* EXTRACT PROVIDED:
####

Imams and other preachers should be sent into state schools to give "religious instruction" to pupils under a radical overhaul of faith-based education, teachers said.

No state funded school should select children based on their family's beliefs and daily religious assemblies should be abandoned, the National Union of Teachers suggested.

The union warned that the spread of separate faith schools under Government reforms threatens to undermine community relations, with children taught in segregated groups.

But the dominance of England's Christian schools is "unjust and unsustainable" amid growing demands from Muslim families who want their own religious state schools, the union said.

The NUT proposed a solution in which all state schools offer religious instruction to pupils who want it from different faiths.

This should also include providing private prayer facilities in schools as well as food that is appropriate for all religious groups, the union said in a new policy paper, In Good Faith.

Launching the paper, NUT general secretary Steve Sinnott said the plan represented "more than simply religious education, this is religious instruction".

####

* DATASET ROWS:

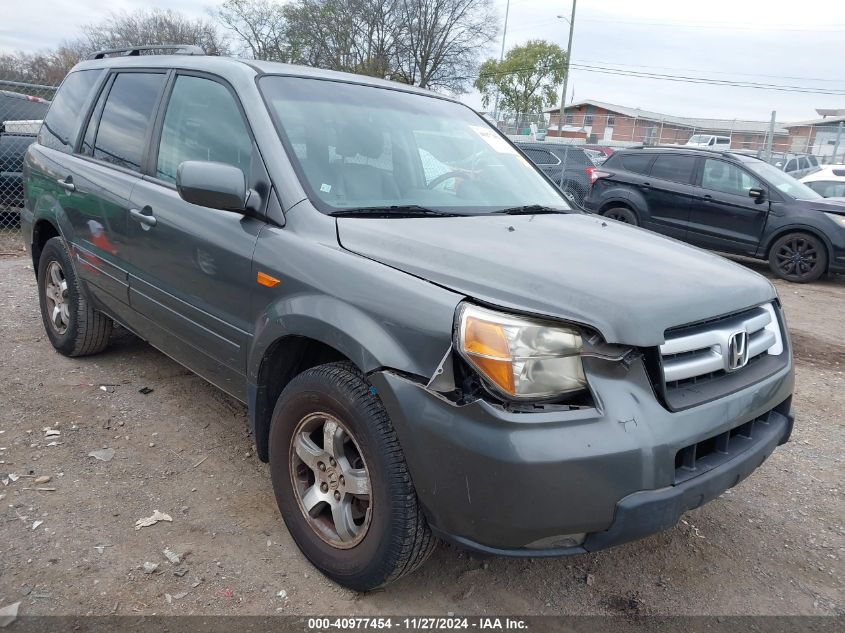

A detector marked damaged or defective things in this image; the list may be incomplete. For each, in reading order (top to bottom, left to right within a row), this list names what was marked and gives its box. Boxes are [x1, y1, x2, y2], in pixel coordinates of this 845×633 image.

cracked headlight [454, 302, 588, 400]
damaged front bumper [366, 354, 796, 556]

####

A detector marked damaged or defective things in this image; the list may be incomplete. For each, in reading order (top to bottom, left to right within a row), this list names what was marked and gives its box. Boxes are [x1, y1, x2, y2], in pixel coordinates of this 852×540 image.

####

* REQUIRED TASKS:
**1.** Summarize the article on the teachers' union faith-school proposals in two sentences.
**2.** Answer these questions on the article on the teachers' union faith-school proposals:
(a) What is the title of the union's new policy paper?
(b) What daily practice did the union suggest abandoning?
(c) Who is the NUT general secretary?
**3.** Please extend the article on the teachers' union faith-school proposals from where it stops.
The items can be left aside.

* ANSWERS TO THE EXERCISE:
**1.** In its policy paper In Good Faith, the National Union of Teachers proposed that all state schools offer religious instruction from different faiths, with imams and other preachers sent in, and that no state-funded school select children by their family's beliefs. The union warned that the spread of separate faith schools threatens community relations and called the dominance of England's Christian schools unjust and unsustainable amid growing demands from Muslim families.

**2.**
(a) In Good Faith
(b) Daily religious assemblies
(c) Steve Sinnott

**3.**
"I believe that there will be real benefits to all our communities and youngsters if we could find space within schools for pupils who are Roman Catholics, Anglican, Methodist, Jewish, Sikh and Muslim to have space for more religious instruction in schools.

"You could have imams coming in, you could have the local rabbi coming in and the local Roman Catholic priest. If there were opportunities where they all talked together to the youngsters, what a fantastic example that would be."

The policy document was formally adopted by delegates at the NUT's annual conference in Manchester. The policy paper was released ahead of a planned debate at the conference on calls to abolish all state-funded faith schools.